When she came back from talking to the invisibilities, Brave Orchid saw that her sister was strewing the room. The paper people clung flat against the lampshades, the chairs, the tablecloths. Moon Orchid left fans unfolded and dragons with accordion bodies dangling from doorknobs. She was unrolling white silk. “Men are good at stitching roosters,” she was pointing out bird embroidery. It was amazing how a person could grow old without learning to put things away.
“Let’s put these things away,” Brave Orchid said.
“Oh, Sister,” said Moon Orchid. “Look what I have for you,” and she held up a pale green silk dress lined in wool. “In winter you can look like summer and be warm like summer.” She unbuttoned the frogs to show the lining, thick and plaid like a blanket.
“Now where would I wear such a fancy dress?” said Brave Orchid. “Give it to one of the children.”
“I have bracelets and earrings for them.”
“They’re too young for jewelry. They’ll lose it.”
“They seem very big for children.”
“The girls broke six jade bracelets playing baseball. And they can’t endure pain. They scream when I squeeze their hands into the jade.

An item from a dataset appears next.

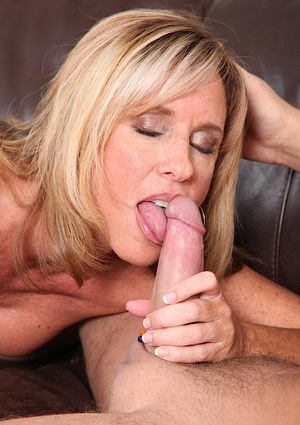 Sultry mature slut gets shafted tough for cum on her tongue and big tits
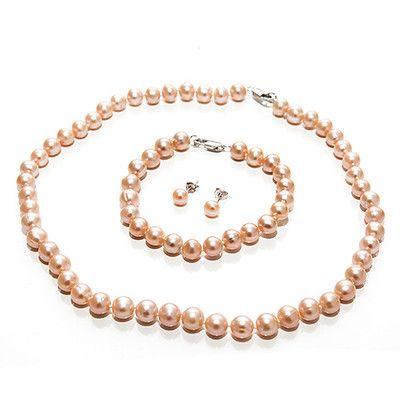 Perlový komplet Pink Cenově zvýhodněný a především elegantní perlový komplet složený z náhrdelníku, náramku a náušnic ze sladkovodních perel meruňkovo, lososové barvy.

Then that very day, they’ll break it. We’ll put the jewelry in the bank, and we’ll buy glass and black wood frames for the silk scrolls.” She bundled up the sticks that opened into flowers. “What were you doing carrying these scraps across the ocean?”

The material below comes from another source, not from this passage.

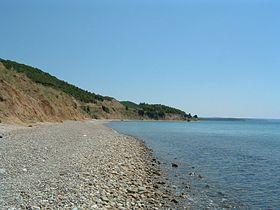 Anzac Cove beach 2004.jpg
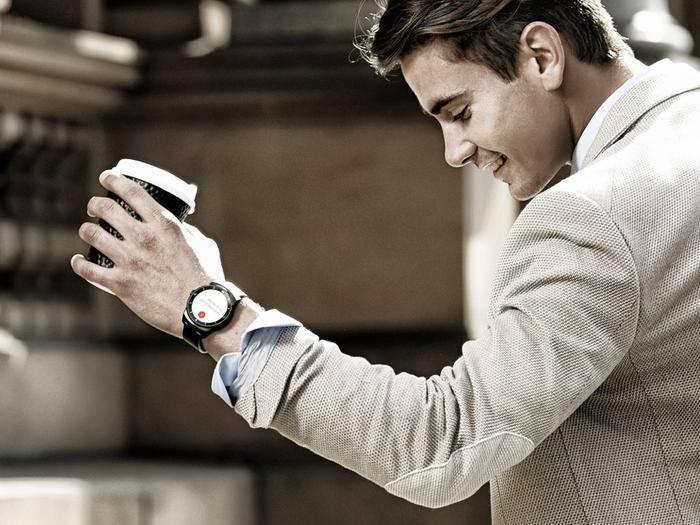 Neue Smartwatches mit Android Wear kommen zur IFA 2015.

Brave Orchid took what was useful and solid into the back bedroom, where Moon Orchid would stay until they decided what she would do permanently. Moon Orchid picked up pieces of string, but bright colors and movements distracted her. “Oh, look at this,” she’d say. “Just look at this. You have carp.” She was turning the light off and on in the goldfish tank, which sat in the rolltop desk that Brave Orchid’s husband had taken from the gambling house when it shut down during World War II. Moon Orchid looked up at the grandparents’ photographs that hung on the wall above the desk. Then she turned around and looked at the opposite wall; there, equally large, were pictures of Brave Orchid and her husband. They had put up their own pictures because later the children would not have the sense to do it.
“Oh, look,” said Moon Orchid. “Your pictures are up too. Why is that?”

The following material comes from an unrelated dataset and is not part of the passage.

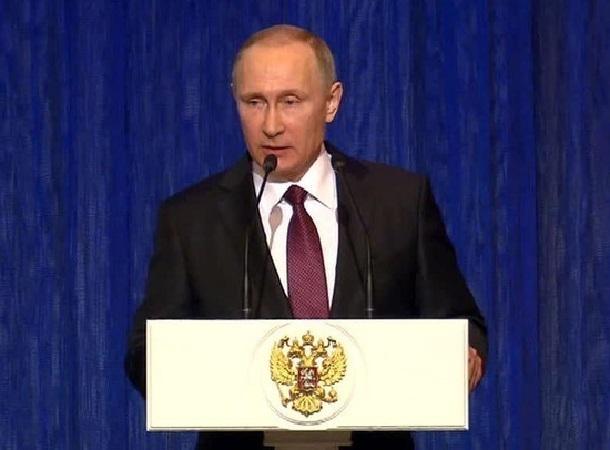 Владимир Путин и Кубанский казачий хор поздравили защитников Отечества в Кремле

“No reason. Nothing,” said Brave Orchid. “In America you can put up anybody’s picture you like.”
On the shelf of the rolltop desk, like a mantel under
the grandparents’ photos, there were bowls of plastic tangerines and oranges, crepe-paper flowers, plastic vases, porcelain vases filled with sand and incense sticks. A clock sat on a white runner crocheted with red phoenixes and red words about how lucky and bright life is. Moon Orchid lifted the ruffles to look inside the pigeon holes. There were also pen trays and little drawers, enough so that the children could each have one or two for their very own. The fish tank took up half the desk space, and there was still room for writing. The rolltop was gone; the children had broken it slat by slat when they hid inside the desk, pulling the top over themselves. The knee hole had boxes of toys that the married children’s children played with now. Brave Orchid’s husband had padlocked one large bottom cabinet and one drawer.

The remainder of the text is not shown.